■ **PASSAGE FOR REVIEW**
+ + + +

As a Red Cross instructor, I offer a course entitled Damage Assessment.  This course teaches the student how to categorize homes that have been damaged by weather events.  This enables us to designate help based on the level of damage to a person’s home. A class was conducted around noon with both South Atlantic and Carolina conference team members in attendance; by 3 p.m. all were certified and could now begin assessing homes.

October 4

The work continues in North Carolina and ACS DR is working to coordinate the efforts of our teams around the division.  On Oct. 3, Chesapeake Conference delivered flood buckets, non-perishable food, and other items to the Ephesus church.  Then Tad Long of the Keene Seventh-day Adventist Church (Texas Conference) delivered more flood buckets, additional cleaning supplies, and food for the residents of New Bern.

Late tonight a delivery from Southwestern Union will arrive with more than 2,000 flood buckets and hygiene kits for those living in areas that have been ravaged by the hurricane. Another truck delivery is planned for Friday. And a team of 12 from Northeastern Conference (Atlantic Union) is scheduled to arrive on Sunday, Oct. 7, for a week of “muck out” cleaning.

Our combined efforts are leading to many being served and our local teams are now looking for ways to continue to stay involved in recovery efforts.

I am encouraged by the real spirit of togetherness that has been shown across conference, state, and church lines. ACS DR can be commended for the effort and work that is taking place.

+ + + +

■ **DATA BELOW**
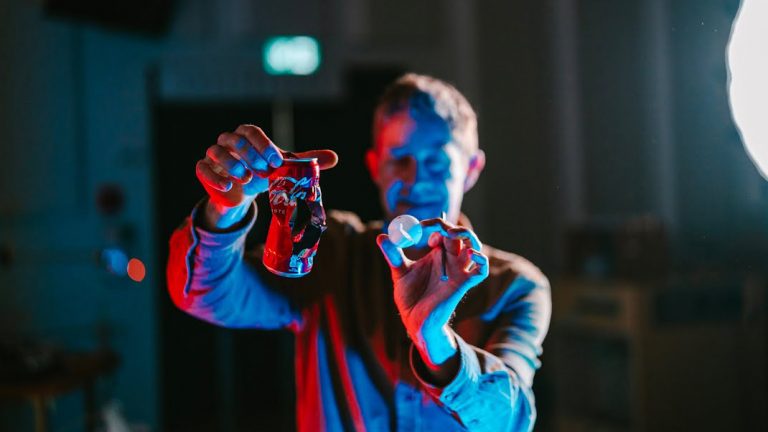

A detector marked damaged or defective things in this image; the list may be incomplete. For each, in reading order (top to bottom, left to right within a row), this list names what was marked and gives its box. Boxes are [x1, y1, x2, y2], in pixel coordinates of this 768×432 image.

broken ping-pong ball [388, 214, 424, 248]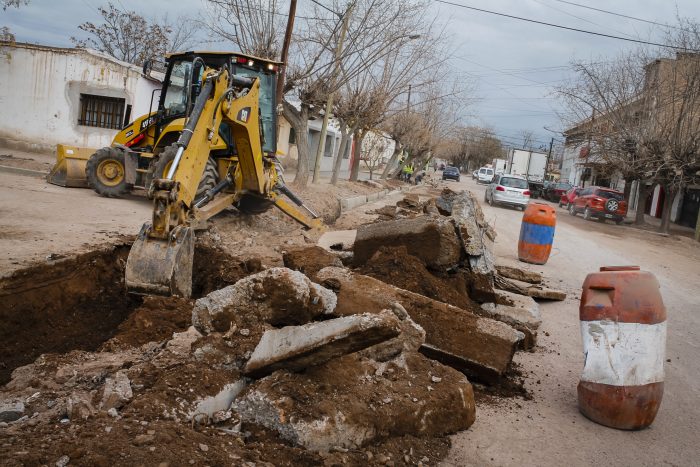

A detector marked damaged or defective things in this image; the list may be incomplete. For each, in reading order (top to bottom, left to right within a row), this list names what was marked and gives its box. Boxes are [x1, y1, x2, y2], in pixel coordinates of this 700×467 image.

+ + + +

Reproduce word for word the part of the disaster relief update that opens with the words containing "The work continues" and closes with "of New Bern.".

■ **EXPECTED OUTPUT**
The work continues in North Carolina and ACS DR is working to coordinate the efforts of our teams around the division.  On Oct. 3, Chesapeake Conference delivered flood buckets, non-perishable food, and other items to the Ephesus church.  Then Tad Long of the Keene Seventh-day Adventist Church (Texas Conference) delivered more flood buckets, additional cleaning supplies, and food for the residents of New Bern.